Concert

Programme Guide

For the European Concert of 1998, the Berliner Philharmoniker and Claudio Abbado were joined by a silent, but no less impressive soloist: The 1627-built three-masted ship Vasa, which sank on its maiden voyage. In the Vasa Museum in Stockholm, specially built for this ship, the musicians performed works that portray water, wind and sky. With the Swedish Radio Choir and the Eric Ericson Chamber Choir, they were joined by two of Sweden’s internationally renowned music institutions.

The opening piece was an obvious choice: the overture to Wagner’s Der fliegende Holländer (“The Flying Dutchman”), which conveys the incredible force of an eerie night storm on the high seas. A similar portrayal is to be experienced in Tchaikovsky’s orchestral fantasy The Tempest, based on Shakespeare’s play of the same name – although here, other scenes from the fairy tale-like story are also heard, but without recounting the complicated story in detail.

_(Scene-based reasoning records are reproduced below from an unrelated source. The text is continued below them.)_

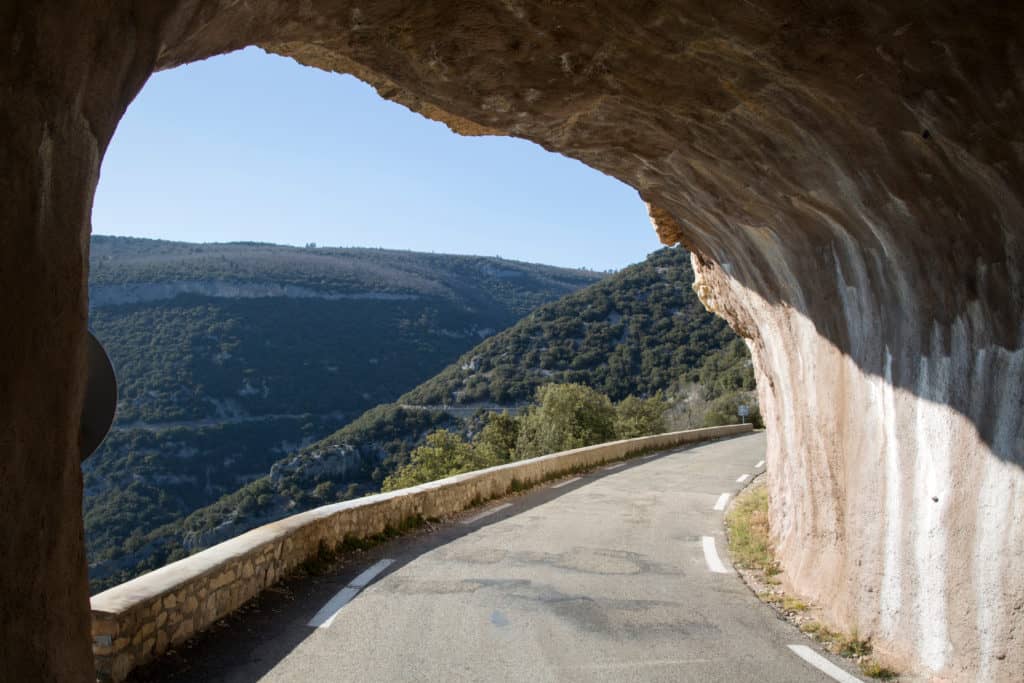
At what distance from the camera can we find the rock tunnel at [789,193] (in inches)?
96.0

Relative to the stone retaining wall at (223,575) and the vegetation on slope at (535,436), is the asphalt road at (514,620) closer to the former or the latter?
the stone retaining wall at (223,575)

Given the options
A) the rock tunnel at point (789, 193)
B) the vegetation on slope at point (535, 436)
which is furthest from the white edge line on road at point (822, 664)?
the vegetation on slope at point (535, 436)

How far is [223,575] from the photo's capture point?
612 centimetres

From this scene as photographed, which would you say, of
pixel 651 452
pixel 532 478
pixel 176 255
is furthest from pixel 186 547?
pixel 176 255

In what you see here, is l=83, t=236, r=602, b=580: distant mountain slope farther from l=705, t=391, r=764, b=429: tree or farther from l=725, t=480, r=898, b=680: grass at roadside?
l=725, t=480, r=898, b=680: grass at roadside

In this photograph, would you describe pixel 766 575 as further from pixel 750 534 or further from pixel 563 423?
Result: pixel 563 423

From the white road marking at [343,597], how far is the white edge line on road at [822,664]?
11.3ft

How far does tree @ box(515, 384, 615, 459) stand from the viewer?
3262 cm

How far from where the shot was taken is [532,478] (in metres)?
15.9

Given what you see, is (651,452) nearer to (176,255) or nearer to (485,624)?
(485,624)

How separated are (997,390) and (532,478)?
12.2 meters

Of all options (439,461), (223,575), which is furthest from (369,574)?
(439,461)

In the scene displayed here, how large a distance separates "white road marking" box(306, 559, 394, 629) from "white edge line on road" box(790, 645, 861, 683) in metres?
3.45

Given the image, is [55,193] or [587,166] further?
[587,166]
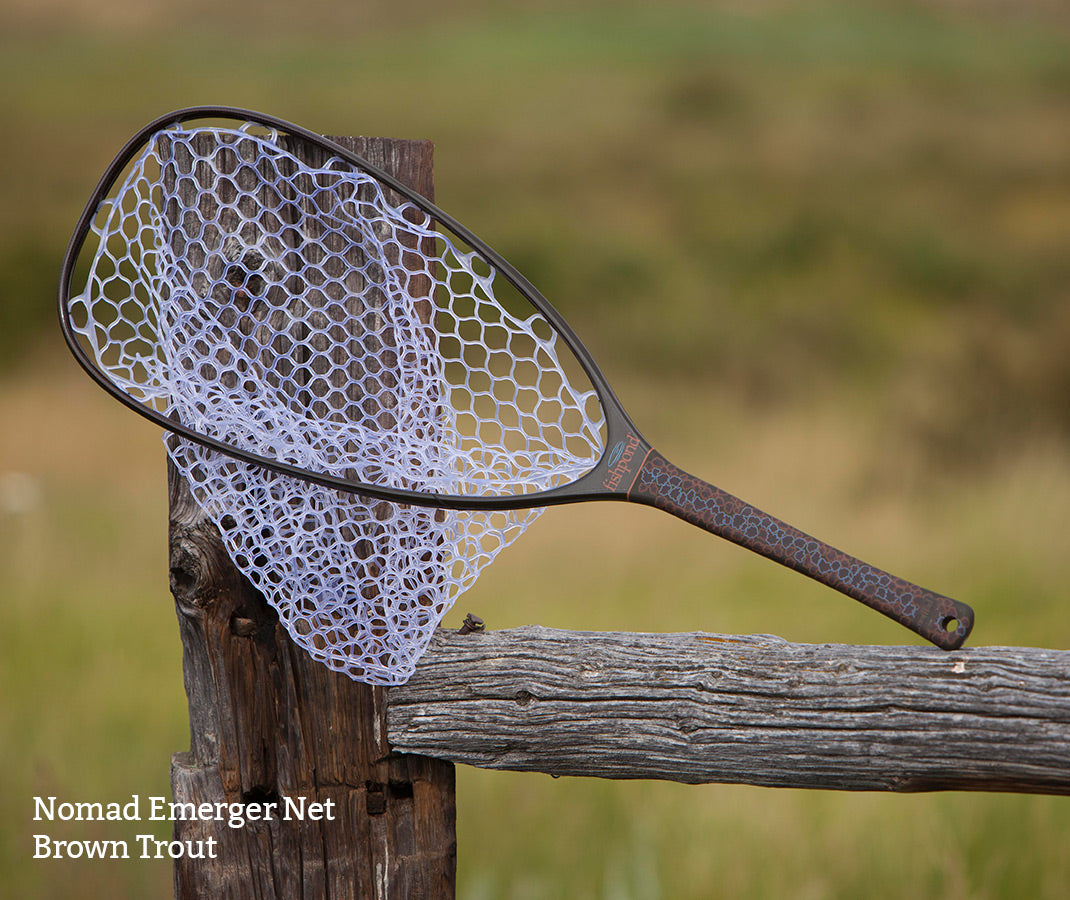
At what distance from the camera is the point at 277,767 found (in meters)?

Even less tangible are Claude Debussy’s Nocturnes: music that does not directly illustrate, but rather suggests. In the first movement we encounter Nuages – clouds, followed by festivals (Fêtes) and sirens (Sirènes). In this last movement, we are back at sea with its flaring and swaying rhythms, and the choirs also make their first appearance. In the multifaceted Quattro pezzi sacri by the 80-year-old Verdi, they can then show their abilities to full advantage. These spiritual works set a counterpoint to the preceding tone poems. It is not the storms of nature which are in focus, but the change from calm and turmoil that every person carries within himself.